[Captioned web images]
'''

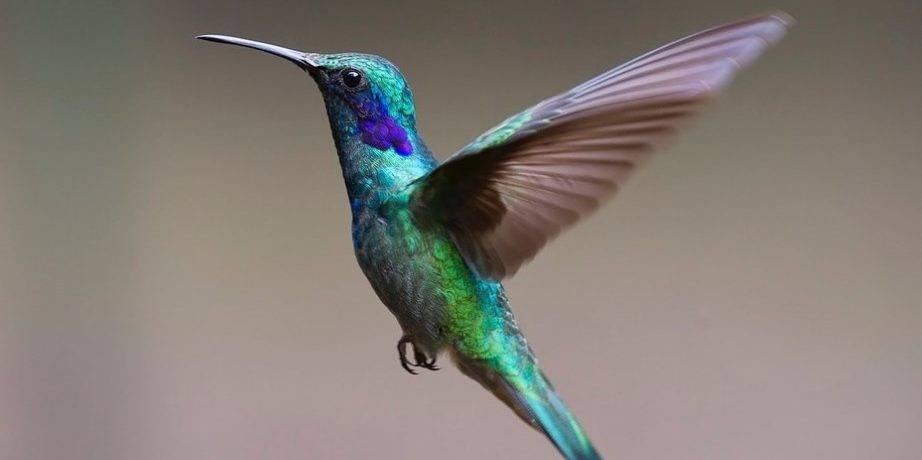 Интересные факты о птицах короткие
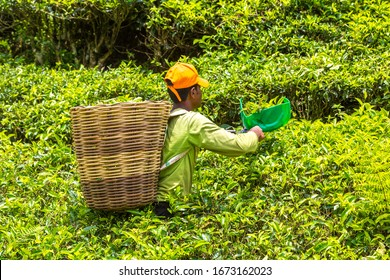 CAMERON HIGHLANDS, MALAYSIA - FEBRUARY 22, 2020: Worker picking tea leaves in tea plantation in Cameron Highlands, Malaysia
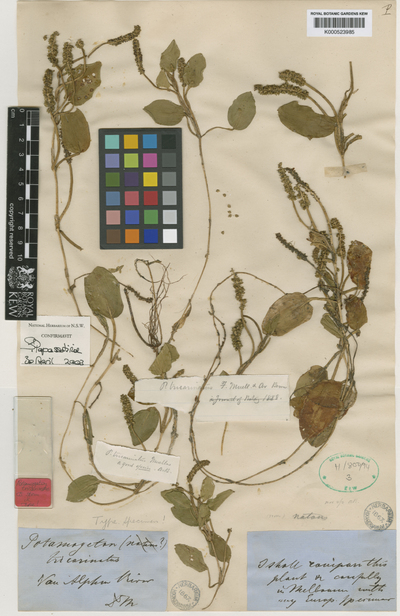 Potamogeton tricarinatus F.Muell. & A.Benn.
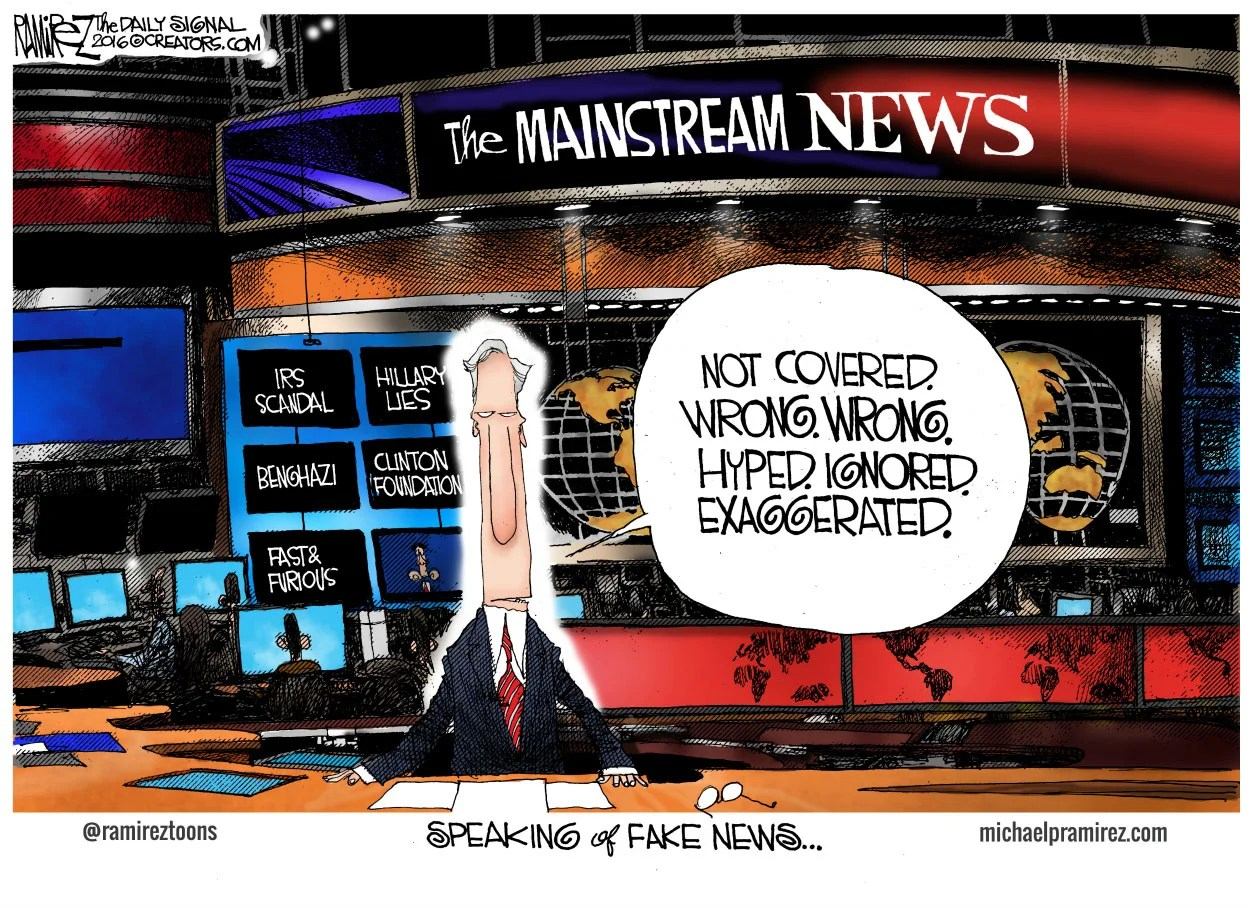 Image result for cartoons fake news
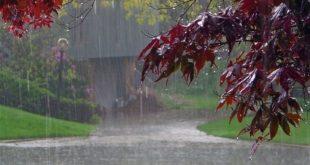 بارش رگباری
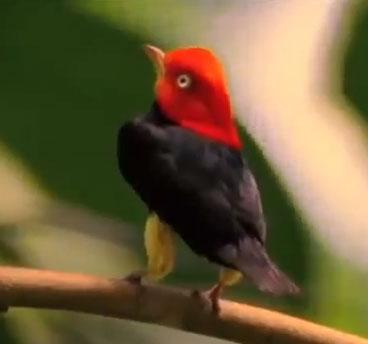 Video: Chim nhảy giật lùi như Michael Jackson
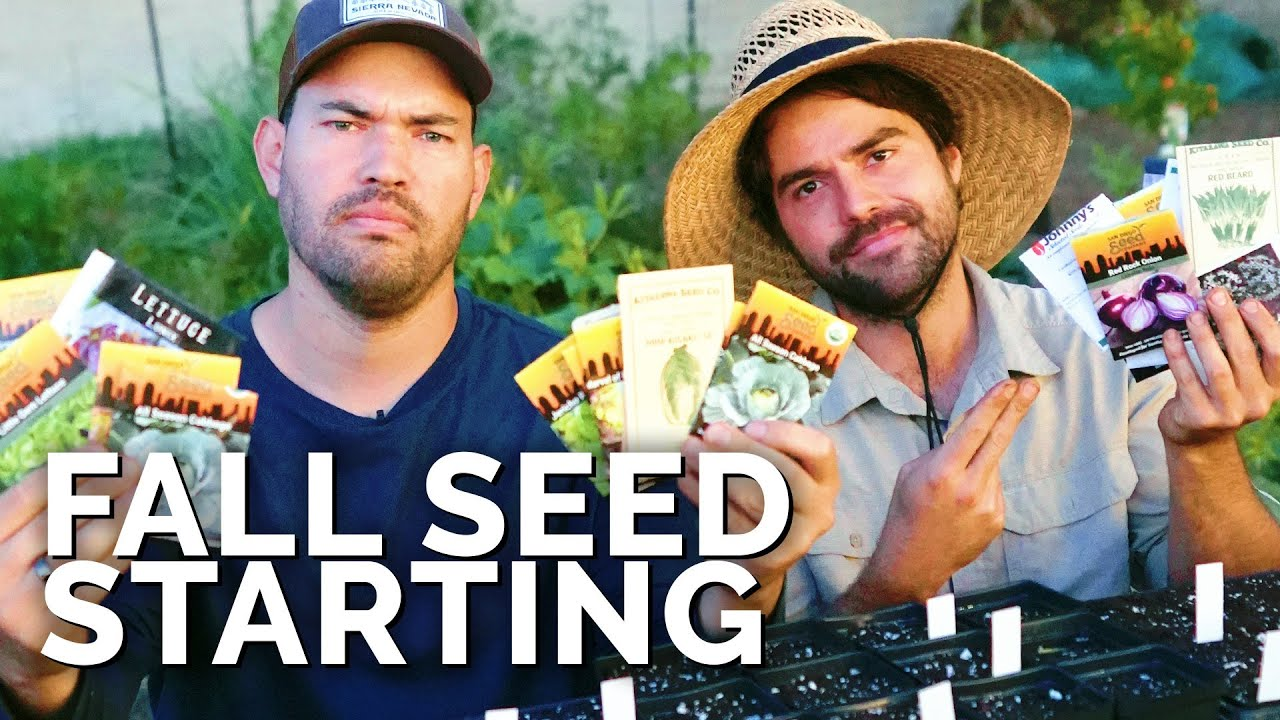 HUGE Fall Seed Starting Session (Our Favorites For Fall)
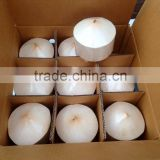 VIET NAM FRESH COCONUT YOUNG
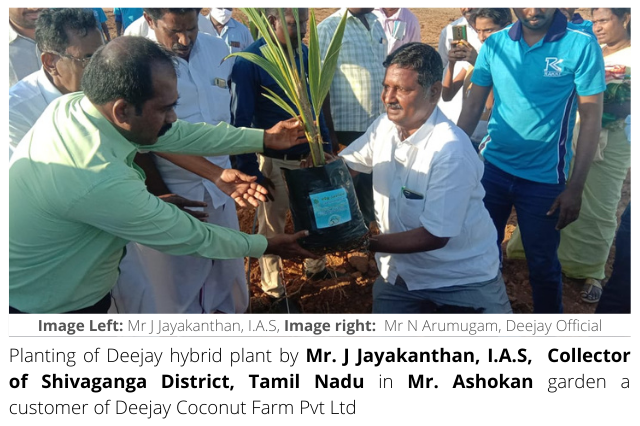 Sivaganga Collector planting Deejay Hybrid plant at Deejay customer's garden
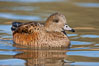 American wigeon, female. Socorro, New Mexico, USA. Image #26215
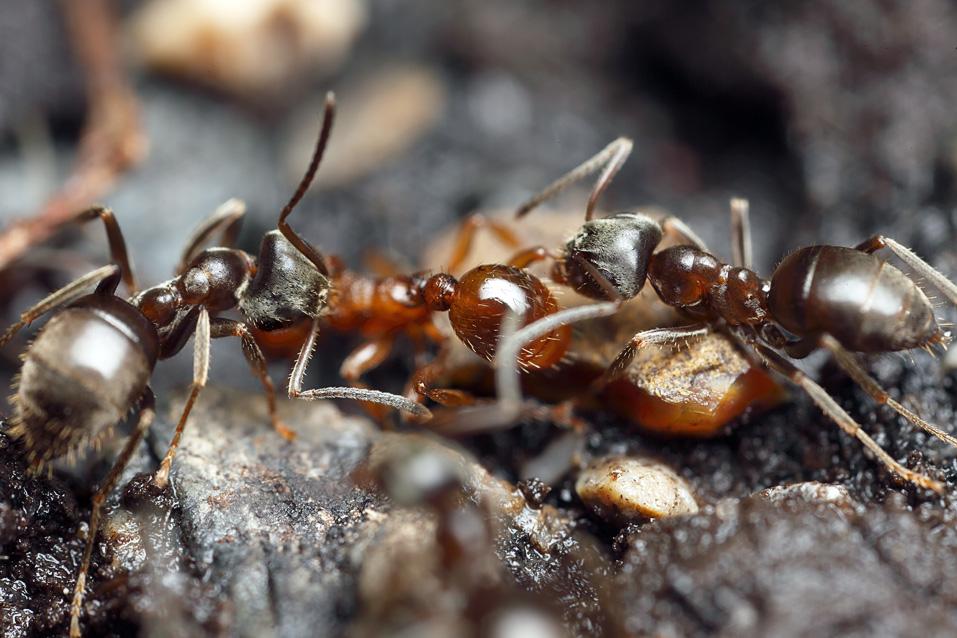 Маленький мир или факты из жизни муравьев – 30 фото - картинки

'''

__WHAT TO DO__.
An exact copy of each entry is required, minus the pictures.

__TASK RESPONSE__.
 Интересные факты о птицах короткие
 CAMERON HIGHLANDS, MALAYSIA - FEBRUARY 22, 2020: Worker picking tea leaves in tea plantation in Cameron Highlands, Malaysia
 Potamogeton tricarinatus F.Muell. & A.Benn.
 Image result for cartoons fake news
 بارش رگباری
 Video: Chim nhảy giật lùi như Michael Jackson
 HUGE Fall Seed Starting Session (Our Favorites For Fall)
 VIET NAM FRESH COCONUT YOUNG
 Sivaganga Collector planting Deejay Hybrid plant at Deejay customer's garden
 American wigeon, female. Socorro, New Mexico, USA. Image #26215
 Маленький мир или факты из жизни муравьев – 30 фото - картинки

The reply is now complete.